Yazılı soru A: Çerçilerle ilgili metne göre bu satıcılar daha çok nereden gelirmiş?
Yazılı soru B: Çerçilerle ilgili metinde "Bir de mahalleye" sözlerinden başlayıp "çok Konya’dan gelirmiş." sözleri de dahil olmak üzere o kısma kadar olan bölümü yeniden yaz. Bunu yaparken "çıngıraklar" yerine "topaçlar" koy.

Verilen metin:

+--

Bir de mahalleye gelen çerçiler varmış. “çerçi geldi, yağcı geldi yaymacı geldi, kolonyalarımız var, kekik yağlarımız var, elma yağlarımız var, yumaklar var, makaslar var, makaralar var, yağcı geldi yaymacı geldiii!..” Çerçiler ahşap kutular içine koydukları mallarını kapakları telden teşhirci vitrinleri ile çocukları cezbedermiş. Sattıkları oyuncaklar bugünün oyuncakları ile mukayese götürmez ama çıngıraklar, düdüklü bardaklar çocukların ilgisini çekmeye yetermiş. Ucuzluğu konusunda kaynanasının ölüsü üzerine yemin edecek kadar sözüne güvenilir bu satıcılar daha çok Konya’dan gelirmiş.

+--

Toplanan veriler:

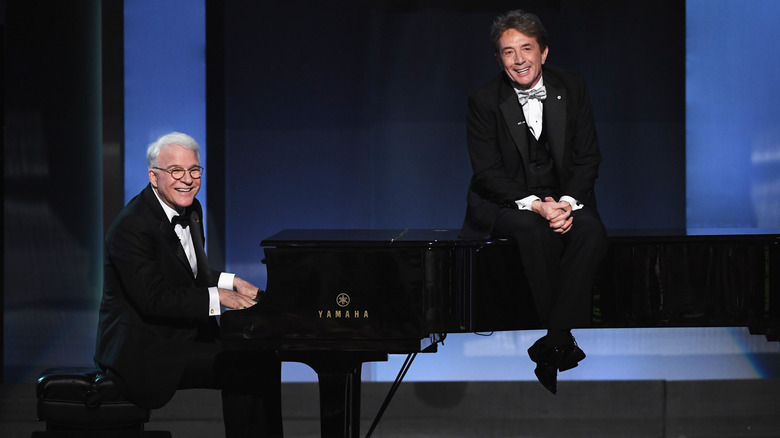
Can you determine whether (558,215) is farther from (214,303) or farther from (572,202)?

+--

Doğru yanıt A: Daha çok Konya'dan gelirlermiş.

Doğru yanıt B:
Bir de mahalleye gelen çerçiler varmış. “çerçi geldi, yağcı geldi yaymacı geldi, kolonyalarımız var, kekik yağlarımız var, elma yağlarımız var, yumaklar var, makaslar var, makaralar var, yağcı geldi yaymacı geldiii!..” Çerçiler ahşap kutular içine koydukları mallarını kapakları telden teşhirci vitrinleri ile çocukları cezbedermiş. Sattıkları oyuncaklar bugünün oyuncakları ile mukayese götürmez ama topaçlar, düdüklü bardaklar çocukların ilgisini çekmeye yetermiş. Ucuzluğu konusunda kaynanasının ölüsü üzerine yemin edecek kadar sözüne güvenilir bu satıcılar daha çok Konya’dan gelirmiş.